It takes a while to get into the flow of a Smokin’ Aces. Here is a film that wants to do so much in such a short window of time that it doesn’t give you any time to adjust before it’s throwing tons of names, personalities, and back stories at you. It’s the kind of film that wants you to watch it again right away after you have some clue as to what’s going on, just so its beginning doesn’t come across as terribly confusing. Eventually, you settle in.
That doesn’t really make the film good, but at least you’ll be able to follow what is happening. When you get in sync with it rhythm and you “get” where each character is coming from — it helps that some of them are killed early on, too — it makes the experience a lot more enjoyable. Think of this as Snatch meets Ocean’s Eleven crossed with Reservoir Dogs, and you’ll have a good idea of just how much attention it’s going to take to properly follow. Writer/director Joe Carnahan wants to blend all of these films together, and while he’s moderately successful, the result is worse than those all of the elements making it up.
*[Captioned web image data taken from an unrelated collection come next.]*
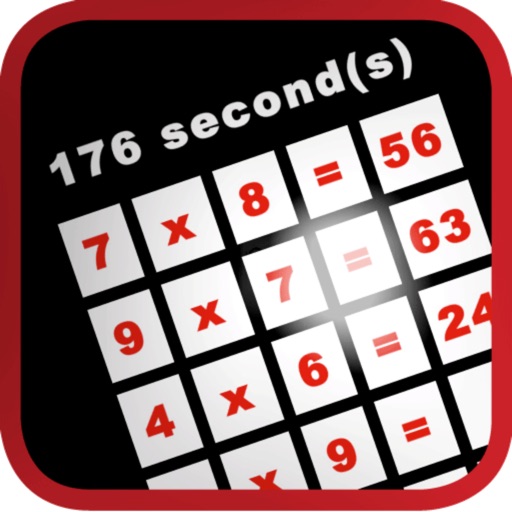 Kids Multiplication Classroom iOS App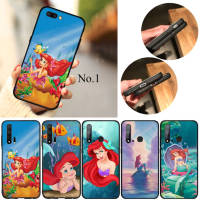 73TEE The Little Mermaid อ่อนนุ่ม High Quality ซิลิโคน TPU Phone เคสโทรศัพท์ ปก หรับ Huawei Nova 7 SE 5T 4E 3i 3 2i 2 Mate 20 10 Pro Lite Honor 20 8x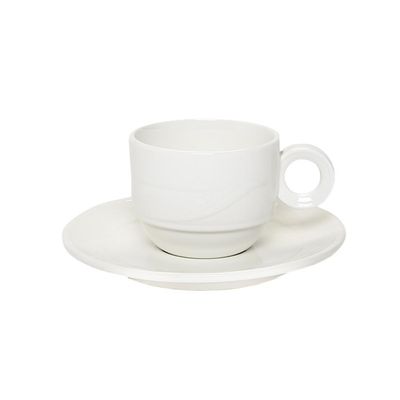 Tazza The Senza Piatto 20 cl Forma 83 Prima - Royal Porcelain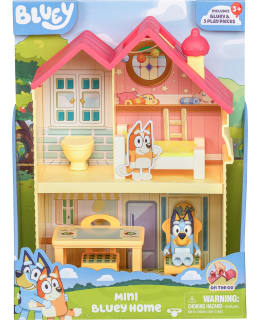 BLUEY MINI HEELER HOME LEIKKISETTI Main Image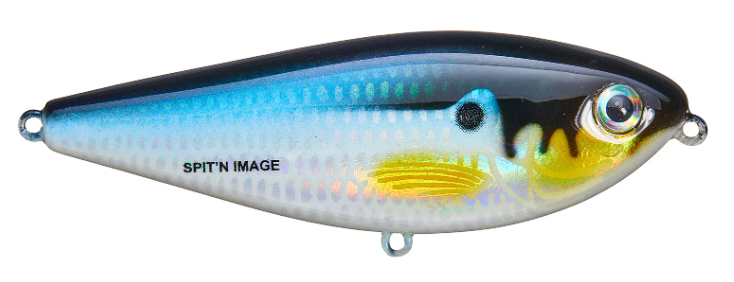 Heddon Spit'n Image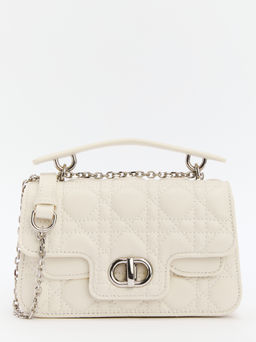 Женская сумка с ручками TENDANCE Артикул 4328348, молочно-бежевый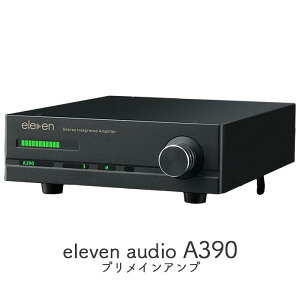 �u�󒍐��Y�i�vEleven Audio A390 �v�����C���A���v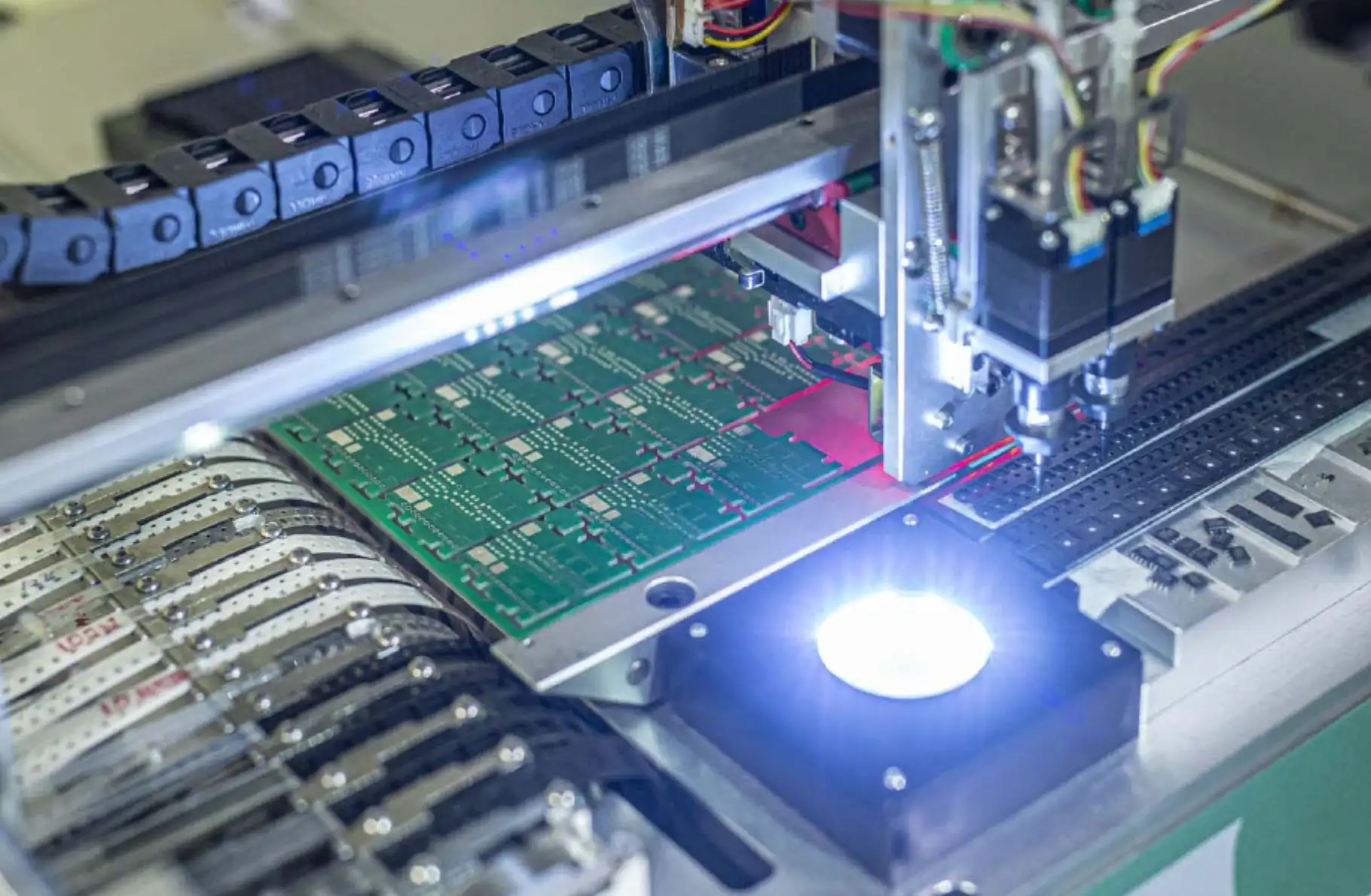 Проектирование, производство и монтаж РЭА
The basic idea here is that there’s one man who needs killing/capturing/protecting, depending on what your character’s motivations are. He, a Vegas-magician-turned-gangster named Aces Israel (Jeremy Piven), is located in the penthouse suite of a fancy hotel. A bunch of assassins are trying to kill him. A couple of FBI agents are hoping to capture him. A few of his bodyguards want to protect him. There are too many characters to begin listing who they are and what they’re specifically doing.
Okay, so you’ve got the first third of the film as pure exposition, the second third where everything happens, and then a final third to wrap it all up, including the reveal and explanation of any betrayals that had occurred up to that point. That’s okay, I think, except that none of the exposition winds up being terribly important, and none of the reveals at the end matter, either. Essentially, we have 1/3 of a good movie here, while the rest is more worthless than worthwhile.
Don’t get me wrong here: When the action is going on in this hotel, and there are a bunch of people fighting each other in order to get to this one man, Smokin’ Aces is a lot of fun. It has a lot of good/noteworthy actors, it’s excessively violent, and it’s highly stylized. There’s always something to look at because of the way that it was shot and put together, and if the whole production contained the manic energy that this middle third did, it would probably be a film that is definitely worth your time.
I will say that the final scene of Smokin’ Aces is fantastic. I won’t spoil it, obviously, but it’s a wonderfully constructed point in the film. It is completely dependent on one actor’s performance, and it winds up being a haunting and powerful moment. That final shot is going to be something that you’ll remember for a good length of time. If there’s no other reason to watch this movie, it’s because of its finale. This is only ruined by the fact that few of the events surrounding it matter.
That’s really the big problem I have with Smokin’ Aces. For a film that spends so much time introducing its plot and characters, it doesn’t really have a reason to do either. The central premise is fairly easy to describe, and the characters are thin caricatures and nothing more. They’re all colorful and we can tell them apart quite easily, but there’s nothing to any of them, which makes it feel as if there’s no reason for us to have to spend so much time with them at the beginning.
One of the most refreshing elements of Smokin’ Aces is in regards to its casting. There are some big names in the film — Ray Liotta, Ben Affleck, Jason Bateman, Ryan Reynolds, Andy Garcia, among others — and you expect them to live to the end because they’re big names. That’s not what happens. Some of the early deaths are surprising simply because of the actor playing the character is well-known and you expect to see them show up for longer than what winds up amounting to little more than a cameo.
This is a film that tries to do something fresh. You have to give it credit for that. It doesn’t completely — or even mostly — work, but the attempt at something slightly original can always be appreciated. It’s a sometimes fun, sometimes worthless, experiment, and I can applaud it for that. The good points make the bad ones worth sitting through, and while the story and characters aren’t worth paying attention to, wouldn’t that really be a bonus? It’s just a shame that the movie spends so much time on them; if it jumped almost straight into the action, it might have been more successful.
Smokin’ Aces isn’t a success, but it comes close enough that it’s almost worthwhile, just to see the middle section play out. The ending scene of the film is also very impressive, and I know that I probably won’t be able to forget it for a long time. This is a film with a strong cast who play forgettable characters, and a convoluted and confusing plot that ultimately doesn’t matter a whole lot. It’s a fascinating production, even if it isn’t terribly good.